Adjustments made for severity, race, payer, and census region.

We performed a multicenter, retrospective study of hospitalized children with SSSS, including assessment of hospital-level variation in diagnostic testing and the association with patient outcomes. We found that significant variation exists in diagnostic testing among children hospitalized with SSSS. Lower rates of test use were not associated with significant differences in hospital-level LOS, readmissions, ED revisits, or escalations of care. Our findings reveal that some patient outcomes might not be adversely affected with an overall reduction in diagnostic testing.

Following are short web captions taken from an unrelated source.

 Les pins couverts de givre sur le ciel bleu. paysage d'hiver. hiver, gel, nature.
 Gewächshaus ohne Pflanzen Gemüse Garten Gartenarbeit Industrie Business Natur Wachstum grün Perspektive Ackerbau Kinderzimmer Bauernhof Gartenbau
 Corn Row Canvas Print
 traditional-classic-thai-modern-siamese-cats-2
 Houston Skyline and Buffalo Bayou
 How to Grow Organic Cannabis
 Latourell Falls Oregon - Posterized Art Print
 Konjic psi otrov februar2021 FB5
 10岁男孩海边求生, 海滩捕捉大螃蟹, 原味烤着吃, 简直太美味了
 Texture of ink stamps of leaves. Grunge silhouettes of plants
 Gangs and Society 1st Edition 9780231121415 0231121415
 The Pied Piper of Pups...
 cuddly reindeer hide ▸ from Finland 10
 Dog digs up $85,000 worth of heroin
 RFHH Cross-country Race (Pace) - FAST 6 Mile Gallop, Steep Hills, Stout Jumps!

Blood culture was the most common type of bacterial culture performed in our population, and hospital-level use varied from 62% to 100%. However, the use of blood culture for isolation of S aureus may be less helpful because bacteremia is thought to be uncommon in SSSS.15,21,32  Authors of 1 study found that 3.8% of children with SSSS had toxigenic S aureus isolated from the blood,1  and in our cohort, only 2.3% were coded for a diagnosis of sepsis or bacteremia. The association between the use of blood culture in SSSS and patient outcomes has not been described in the literature. In uncomplicated skin and soft tissue infections, blood culture yield is low, and its routine use is found to prolong LOS.33  Furthermore, routine blood culture is no longer recommended in uncomplicated cellulitis.34  Similarly, routine blood culture may be most indicated in severe cases of SSSS,7,15  but further large-scale research is needed to confirm in which clinical situations blood cultures are most useful.

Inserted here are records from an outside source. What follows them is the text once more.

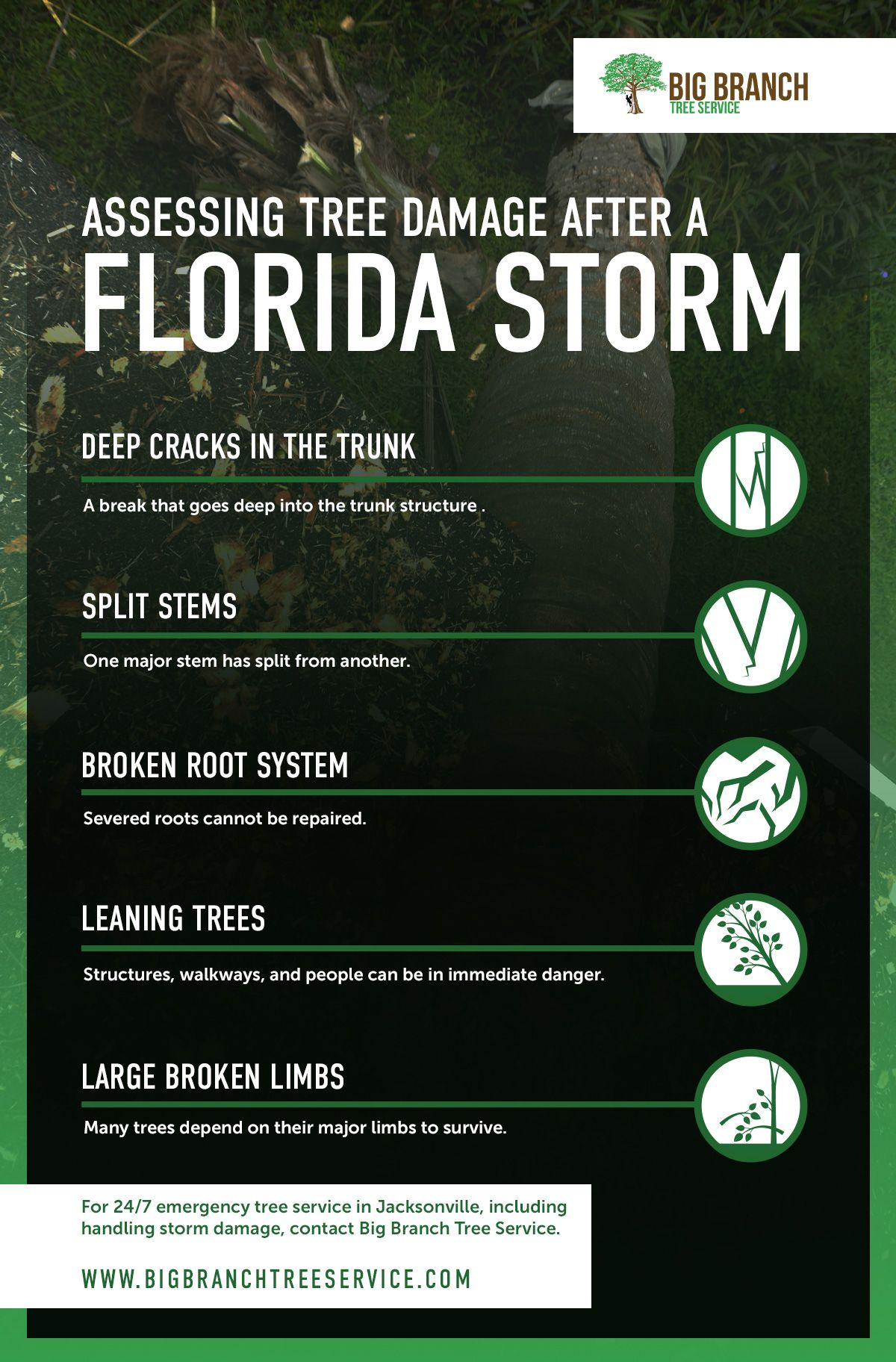 Assessing Tree Damage After a Florida Storm Infographic.jpg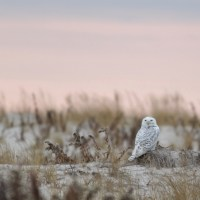 Snowy Owls from NY to NJ
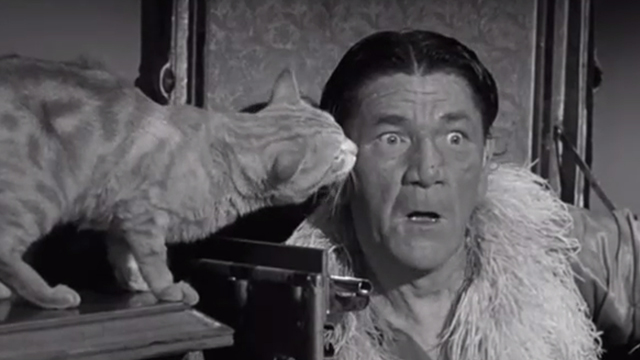 Gypped in the Penthouse - tabby cat licking Shemp Howard's face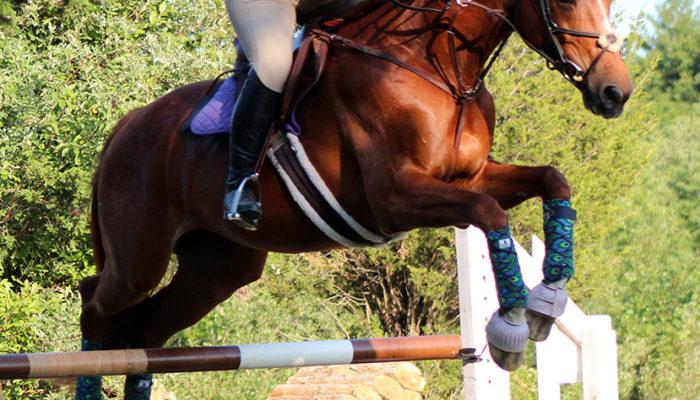 Chestnut horse jumping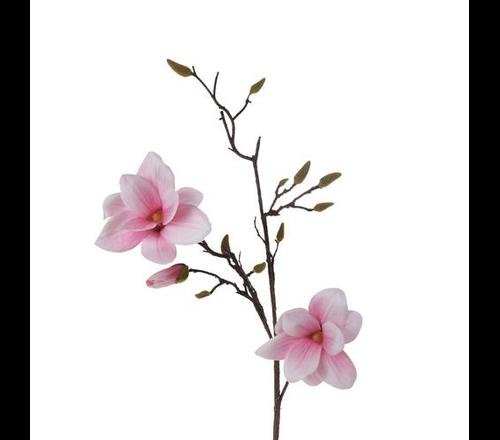 Najnowsze kwiatowe trendy dekoracyjne na lato 2020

In our cohort, hospital-level use of CBC, CRP, ESR, and electrolytes varied more widely than the use of blood culture. Despite being frequently used at some hospitals, the utility of these tests in pediatric SSSS has not been well studied. Authors of a study with a small sample size found that white blood cell count and levels of CRP were elevated in patients with SSSS compared with healthy controls. However, these tests had lesser accuracy to diagnose SSSS as compared with procalcitonin.35  In our cohort, we chose not to analyze procalcitonin because it was rarely ordered. In addition, electrolyte tests were performed in 80% of children in our cohort. Authors of other studies have demonstrated that electrolyte tests in hospitalized patients may be overused,23,36  but the appropriateness of these electrolyte tests in our cohort is unclear without the associated clinical context. The utility of using the above tests to diagnose and effectively manage SSSS remains uncertain. Additional studies are needed to determine if they lend any prognostic value for patient outcomes or severity of disease. However, as opposed to tests with less variation between hospitals, tests with more variation (such as CRP) may represent a greater opportunity to reduce testing in hospitals with high use.

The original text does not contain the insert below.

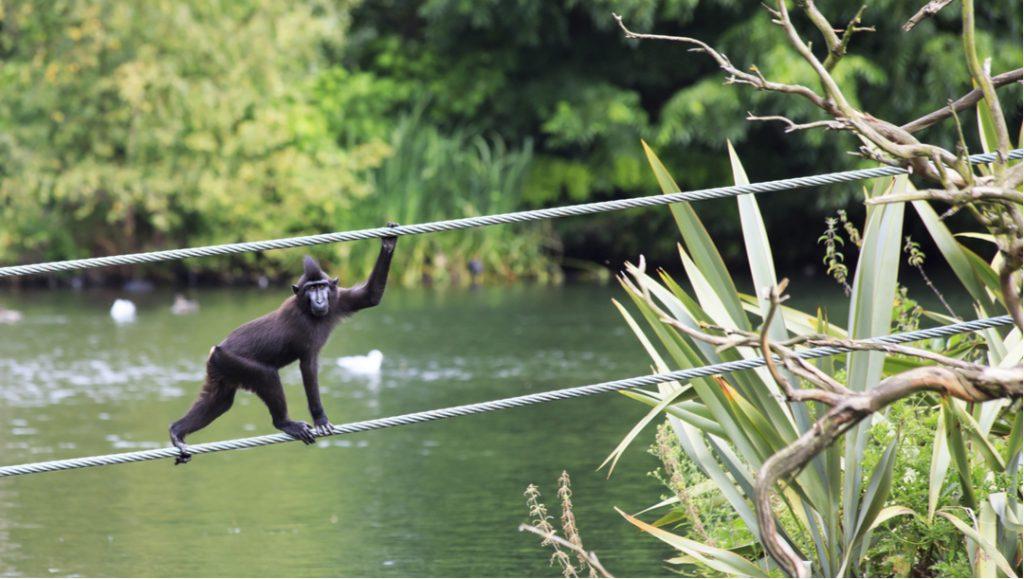 A monkey walking on tight rope in Dublin Zoo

Although our study was isolated to US children’s hospitals, patient outcomes were comparable with available data from other studies of SSSS. Overall median LOS was 3 days (adjusted median LOS of 2.5–2.6 days). In other studies, LOS ranged from 3 days6,16,37  to 5 to 8 days,38  and even longer in studies with primarily neonatal populations.13  Authors of a recent study found that being >2 years of age, being African American or multiracial, and having chronic conditions were associated with a longer LOS6 ; however, the authors of this study did not examine the impact of diagnostic testing. Also, we observed no mortalities in our cohort, which aligns with a recent US study in which a 0.3% mortality rate was reported.6  Our same-cause readmission rate of <1% is not surprising. Data on readmissions have not been well described, but recurrent SSSS is extremely rare, and most children have a good prognosis.10,39 

We observed that variation in diagnostic test use was not strongly associated with patient outcomes in our cohort. Hospitals with lower rates of diagnostic test use did not experience significantly different LOS, cost, readmissions, or ED revisits. Interestingly, a lower rate of test use was not associated with lower costs. This may reflect the more sizable impact of costs related to LOS in relation to laboratory tests, which has been described in other studies.36,40  In the literature examining SSSS, the association between overall use of diagnostic tests and patient outcomes has not been specifically described. Further research focused on individual diagnostic test use and the results of those tests is needed to better evaluate the association between test use and patient outcomes. Researchers should also examine the population factors that may have contributed to differences in test use, such as government versus private payers and the socioeconomic status of patients. Researchers of future efforts could also focus on costs from the parental and societal perspectives for unnecessary test use. All of these factors could influence how hospitals might approach diagnostic test stewardship in children hospitalized with SSSS.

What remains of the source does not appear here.